Required action:
Copy out the records precisely, omitting pictures.

Stored dataset items:
☆ ☆ ☆
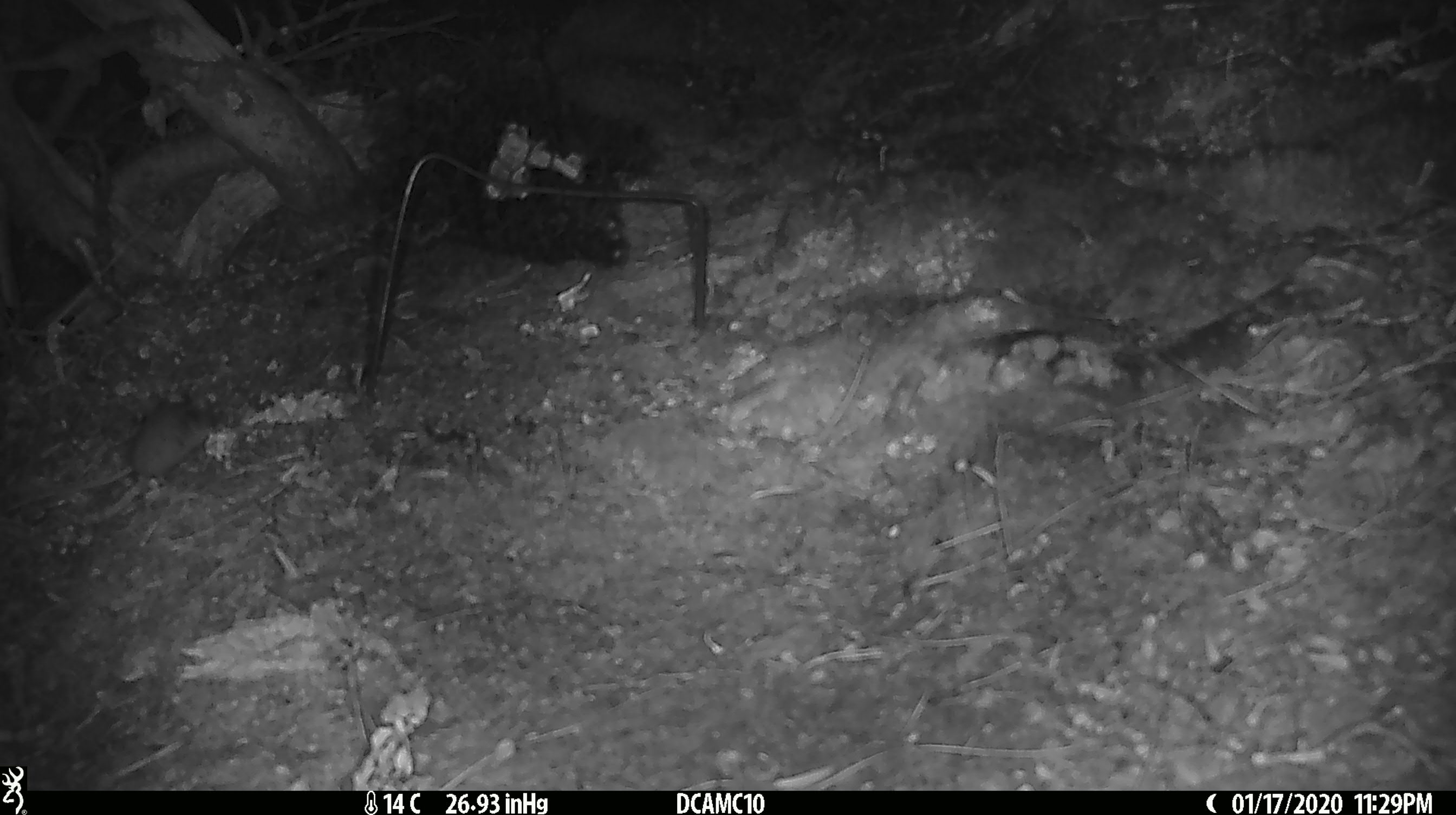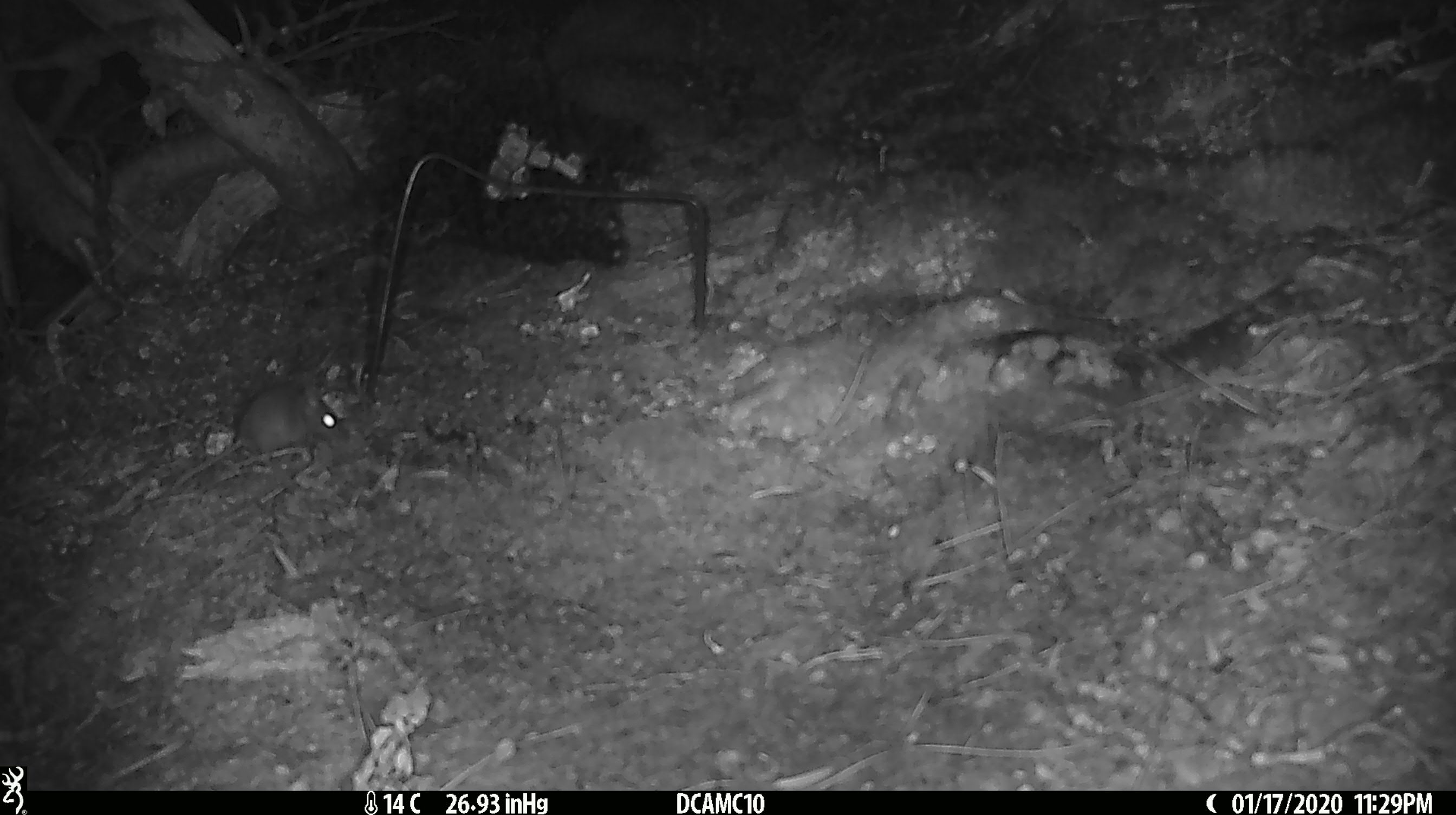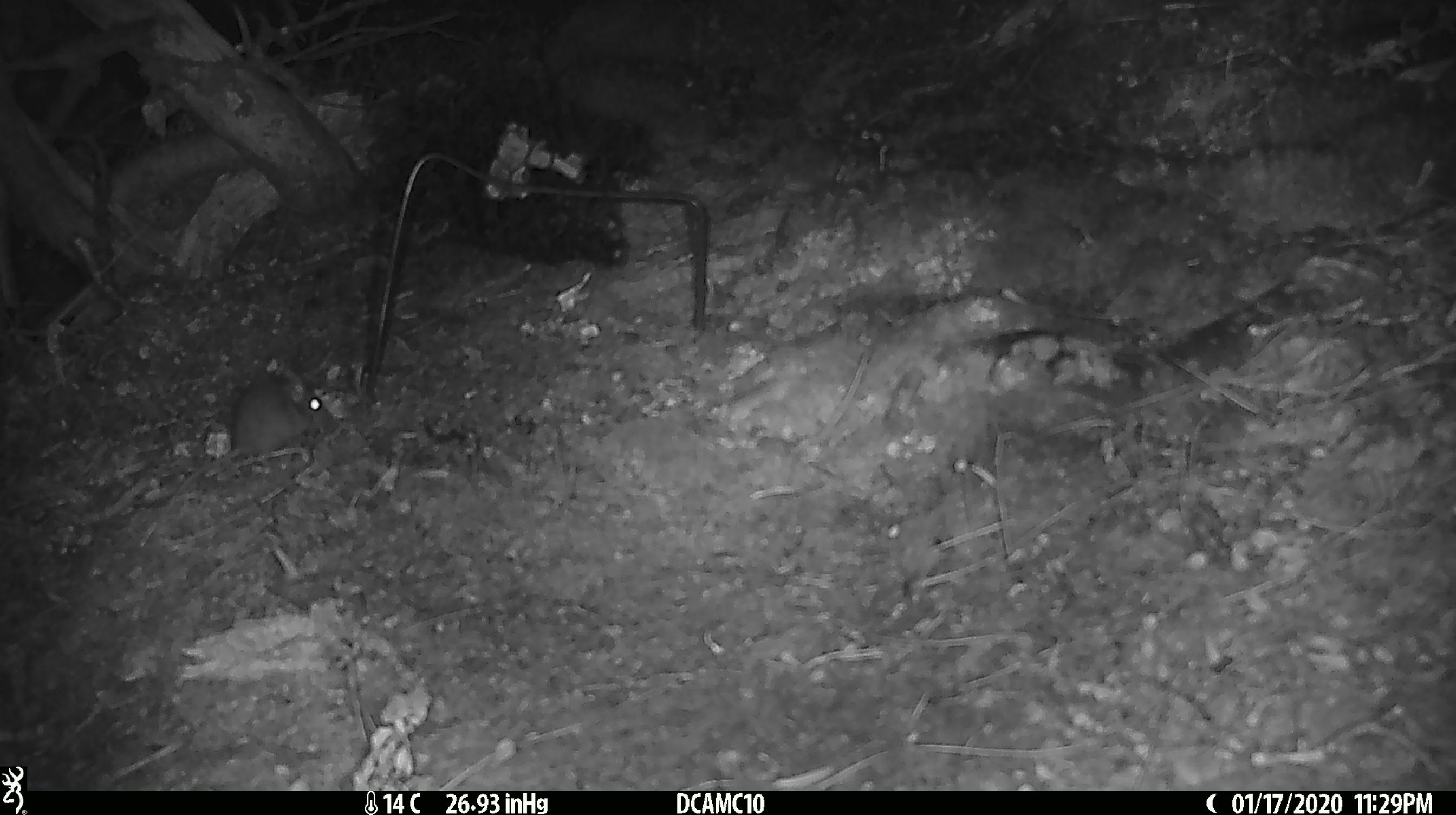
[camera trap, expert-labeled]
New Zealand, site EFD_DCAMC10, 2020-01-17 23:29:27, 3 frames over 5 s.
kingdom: Animalia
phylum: Chordata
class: Mammalia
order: Rodentia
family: Muridae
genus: Mus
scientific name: Mus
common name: mouse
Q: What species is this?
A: Mouse (Mus).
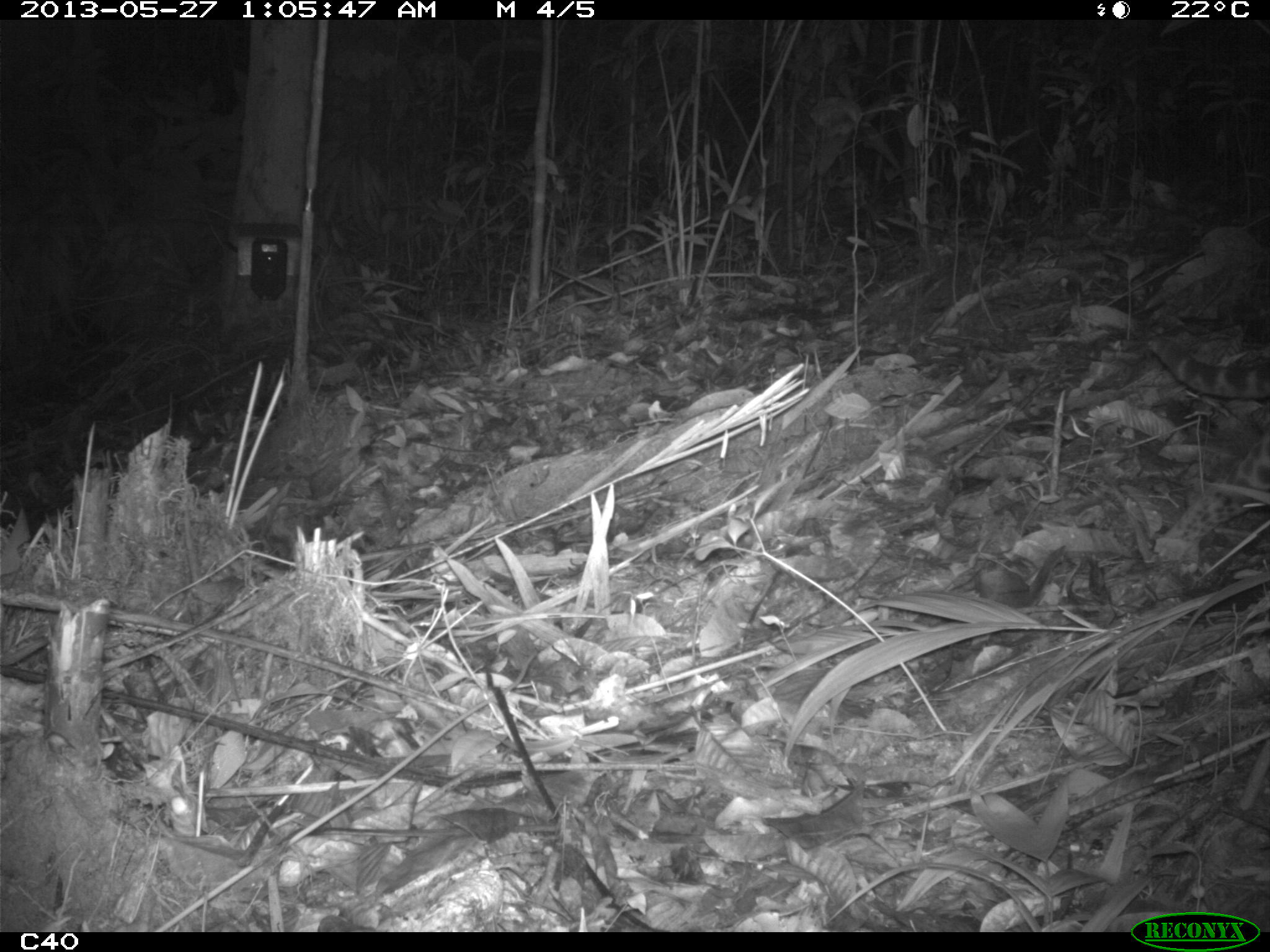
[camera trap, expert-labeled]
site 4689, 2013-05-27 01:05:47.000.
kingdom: Animalia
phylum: Chordata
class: Mammalia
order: Carnivora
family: Felidae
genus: Leopardus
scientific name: Leopardus pardalis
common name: ocelot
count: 1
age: adult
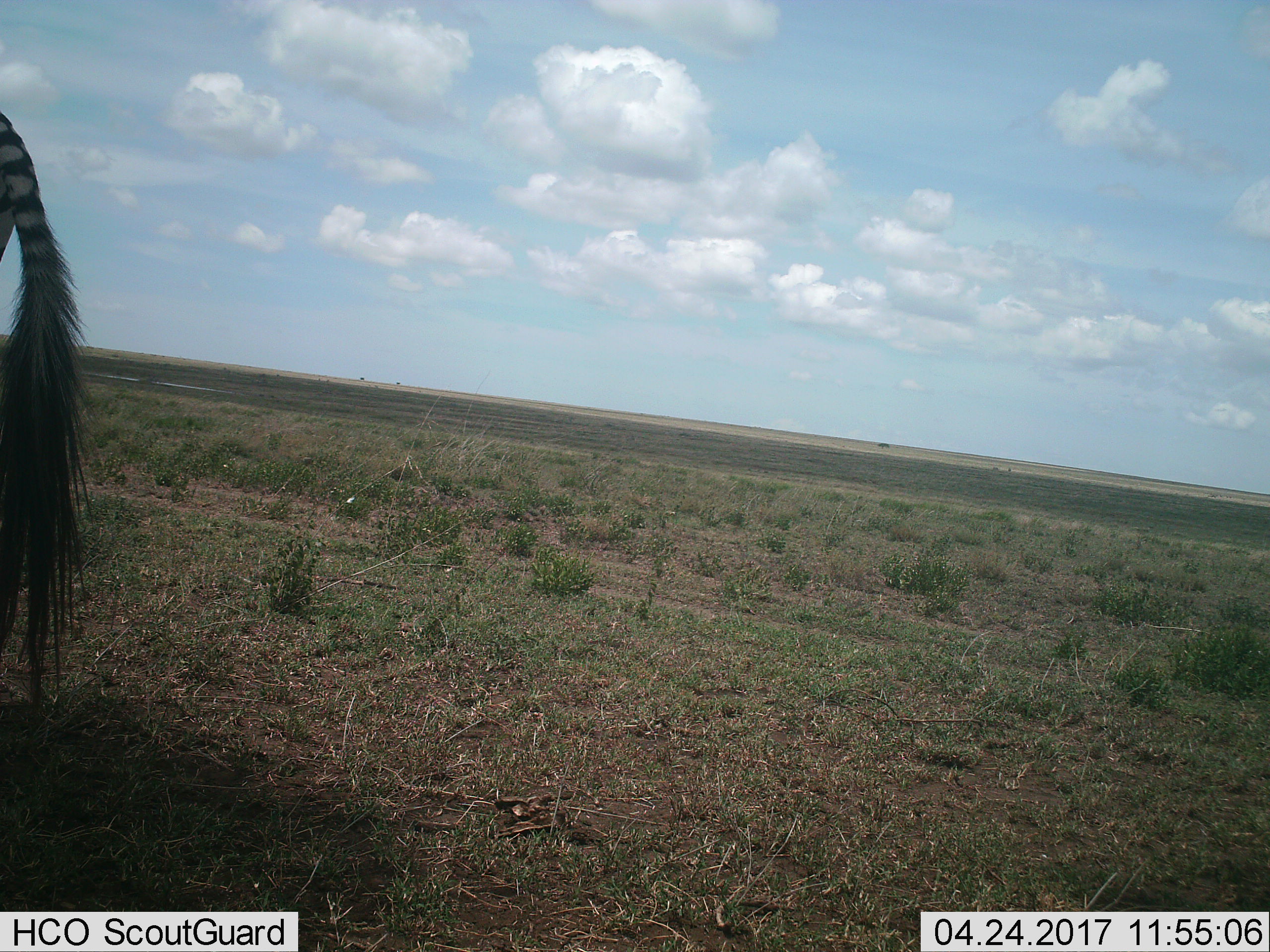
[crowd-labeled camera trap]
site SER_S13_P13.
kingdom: Animalia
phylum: Chordata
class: Mammalia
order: Perissodactyla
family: Equidae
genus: Equus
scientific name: Equus quagga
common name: plains zebra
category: zebraplains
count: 1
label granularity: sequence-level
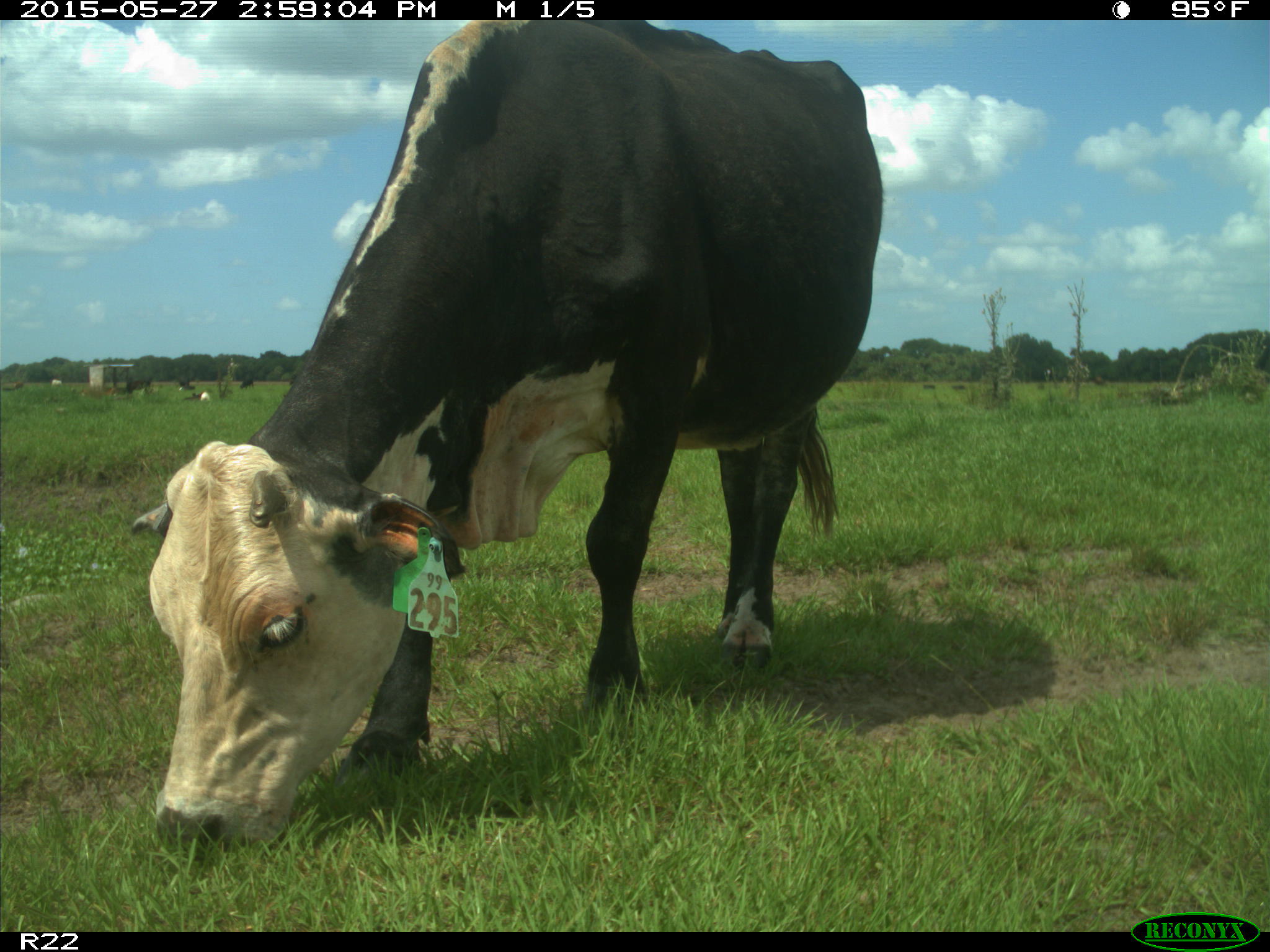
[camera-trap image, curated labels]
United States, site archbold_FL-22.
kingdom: Animalia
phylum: Chordata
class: Mammalia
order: Artiodactyla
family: Bovidae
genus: Bos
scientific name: Bos taurus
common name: domestic cow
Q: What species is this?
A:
☆ ☆ ☆
Solved problem:
[camera trap, expert-labeled]
New Zealand, site EFD_DCAMC10, 2020-01-17 23:29:27, 3 frames over 5 s.
kingdom: Animalia
phylum: Chordata
class: Mammalia
order: Rodentia
family: Muridae
genus: Mus
scientific name: Mus
common name: mouse
Q: What species is this?
A: Mouse (Mus).
[camera trap, expert-labeled]
site 4689, 2013-05-27 01:05:47.000.
kingdom: Animalia
phylum: Chordata
class: Mammalia
order: Carnivora
family: Felidae
genus: Leopardus
scientific name: Leopardus pardalis
common name: ocelot
count: 1
age: adult
[crowd-labeled camera trap]
site SER_S13_P13.
kingdom: Animalia
phylum: Chordata
class: Mammalia
order: Perissodactyla
family: Equidae
genus: Equus
scientific name: Equus quagga
common name: plains zebra
category: zebraplains
count: 1
label granularity: sequence-level
[camera-trap image, curated labels]
United States, site archbold_FL-22.
kingdom: Animalia
phylum: Chordata
class: Mammalia
order: Artiodactyla
family: Bovidae
genus: Bos
scientific name: Bos taurus
common name: domestic cow
Q: What species is this?
A:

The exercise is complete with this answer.